Выбрать главу

Гитарные распри пресекала мама:

— Ребята, сейчас Пете гитару отдам.

Формовщик и поэт Петя Бородулин, недавно уличенный в полнейшем отсутствии слуха, обводил собравшихся величавым взглядом палача, ожидающего королевской отмашки.

К мангалу, возле которого колдовал отец, подходил то один, то другой, порой туда вываливались целые компании — крикливые, с рюмками, с песнями, с криками: «Мяса и зрелищ!» Отец встречал их светлой улыбкой. Присматривая за углями, выслушивал хохмы, благодарственные тосты, семейные истории. Они подходили, уходили, приходили снова. Отец был немногословен. Он жарил шашлык — и посреди всеобщего разгула был погружен в уютное уединение, которое прерывал легко и возобновлял радостно.

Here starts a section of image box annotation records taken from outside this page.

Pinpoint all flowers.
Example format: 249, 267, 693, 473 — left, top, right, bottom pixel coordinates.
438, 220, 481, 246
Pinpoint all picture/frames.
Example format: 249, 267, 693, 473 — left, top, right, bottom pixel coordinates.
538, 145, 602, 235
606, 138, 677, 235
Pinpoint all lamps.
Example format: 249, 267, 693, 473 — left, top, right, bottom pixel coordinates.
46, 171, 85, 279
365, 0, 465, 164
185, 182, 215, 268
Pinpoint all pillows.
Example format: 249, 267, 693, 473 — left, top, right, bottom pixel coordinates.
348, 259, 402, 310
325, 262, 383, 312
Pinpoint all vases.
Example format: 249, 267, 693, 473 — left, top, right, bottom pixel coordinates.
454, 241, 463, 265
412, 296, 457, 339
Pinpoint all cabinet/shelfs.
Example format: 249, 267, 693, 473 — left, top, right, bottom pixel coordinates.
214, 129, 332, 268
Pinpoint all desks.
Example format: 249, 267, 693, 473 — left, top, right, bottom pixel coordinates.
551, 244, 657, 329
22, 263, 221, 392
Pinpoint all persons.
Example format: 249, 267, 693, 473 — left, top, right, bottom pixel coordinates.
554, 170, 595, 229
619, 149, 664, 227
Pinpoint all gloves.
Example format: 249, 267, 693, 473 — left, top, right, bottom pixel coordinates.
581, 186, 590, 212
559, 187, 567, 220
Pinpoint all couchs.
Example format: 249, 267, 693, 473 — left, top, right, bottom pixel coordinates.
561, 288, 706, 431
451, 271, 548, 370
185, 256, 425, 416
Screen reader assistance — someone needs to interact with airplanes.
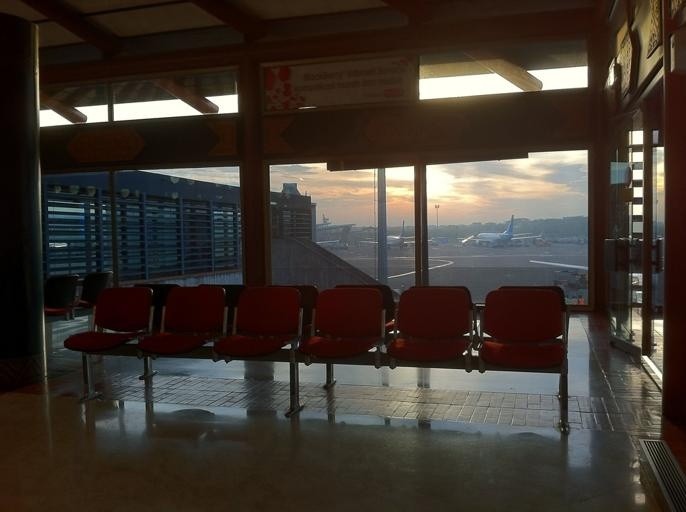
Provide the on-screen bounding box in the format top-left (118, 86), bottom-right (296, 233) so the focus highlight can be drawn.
top-left (456, 214), bottom-right (543, 247)
top-left (359, 218), bottom-right (433, 249)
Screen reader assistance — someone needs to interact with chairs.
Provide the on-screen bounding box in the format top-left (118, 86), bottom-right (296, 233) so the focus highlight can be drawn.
top-left (43, 271), bottom-right (570, 435)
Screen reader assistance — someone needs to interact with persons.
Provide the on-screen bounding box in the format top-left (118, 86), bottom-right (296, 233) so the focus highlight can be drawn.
top-left (569, 296), bottom-right (577, 305)
top-left (564, 294), bottom-right (569, 305)
top-left (577, 295), bottom-right (584, 304)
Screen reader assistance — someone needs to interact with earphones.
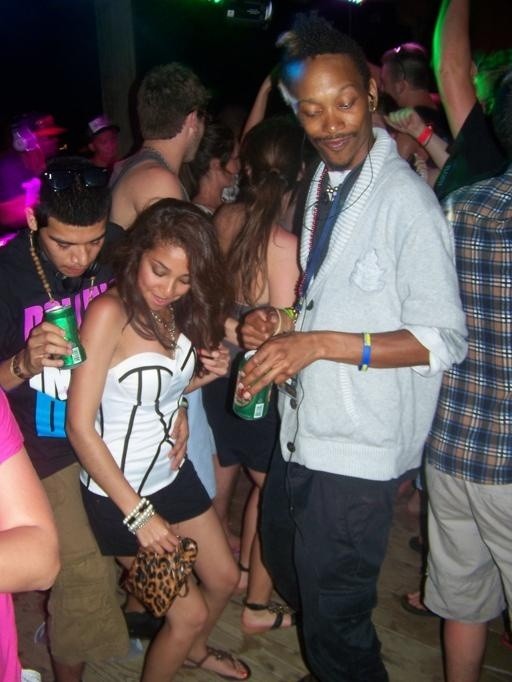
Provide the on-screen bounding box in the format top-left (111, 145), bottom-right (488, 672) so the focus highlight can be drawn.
top-left (365, 94), bottom-right (375, 107)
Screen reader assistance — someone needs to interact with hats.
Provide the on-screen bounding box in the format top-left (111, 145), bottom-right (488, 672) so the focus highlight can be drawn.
top-left (81, 114), bottom-right (120, 146)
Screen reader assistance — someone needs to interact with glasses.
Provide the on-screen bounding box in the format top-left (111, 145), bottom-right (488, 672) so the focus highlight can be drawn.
top-left (392, 45), bottom-right (406, 81)
top-left (40, 167), bottom-right (111, 192)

Какой там Суровегин! Собака лает, караван идет.

Позже мама как-то обронила, что в тот безоблачный звонкий день в доме впервые появилась Зинаида. Я тогда совсем ее не запомнил. Да мыслимое ли дело — запомнить бесцветную молчунью в кипучей феерии подпивших, наперебой говорливых и певучих родительских гостей! Мой взгляд пролистывал ее, спеша к чему-нибудь поинтересней. Но она там была. Кто-то из «кирпичников» притащил ее, новенькую статистку, только что затесавшуюся в компанию, — стеснительную, готовую ждать и ждать, когда можно будет мелькнуть на сцене с графином воды, или с роковым письмом, или рухнуть вместе с другими под пулеметной очередью, в третьем ряду слева. Она там была, точно. Забившись в неудобный закуток, зажав рюмку коньяка, которую цедила весь день. Просилась выпустить ее в туалет. Возвращалась, нашептывая извинения. Близоруко щурилась: не решалась надеть очки в малознакомой компании. Заигрывания штатных ловеласов наверняка вгоняли ее в краску, так что от нее очень скоро отстали, оставили в покое: сиди, деточка, грей свой коньяк. Устав сидеть на веранде, вышла во двор — бочком, предусмотрительно забирая подальше от какого-нибудь особенно разгоряченного гостя, размахивающего руками, расплескивающего на сугробы коньячную кровь. Скорей всего, устроилась за старой сливой. Спряталась от смеха и шампуров, проплывающих через двор в густом ароматном пару. Стояла себе с робкой улыбкой на пресном лице. На голове, наверное, вязаная шапка с длинными висячими ушами — я потом видел на ней такую. Голубая с салатным узором шапка: макушка круглая, к ушам приделаны веревки с кисточками.

— Бальмонт?! Бальмонт?! — кричал беспокойный во хмелю Каракозов так, будто пытался докричаться до самого Бальмонта, запримеченного на другом конце стола. — Вы называете мне Бальмонта?! Да вы шутите, дружище! Вы, знаете ли, пользуетесь моим нетрезвым, знаете ли, состоянием!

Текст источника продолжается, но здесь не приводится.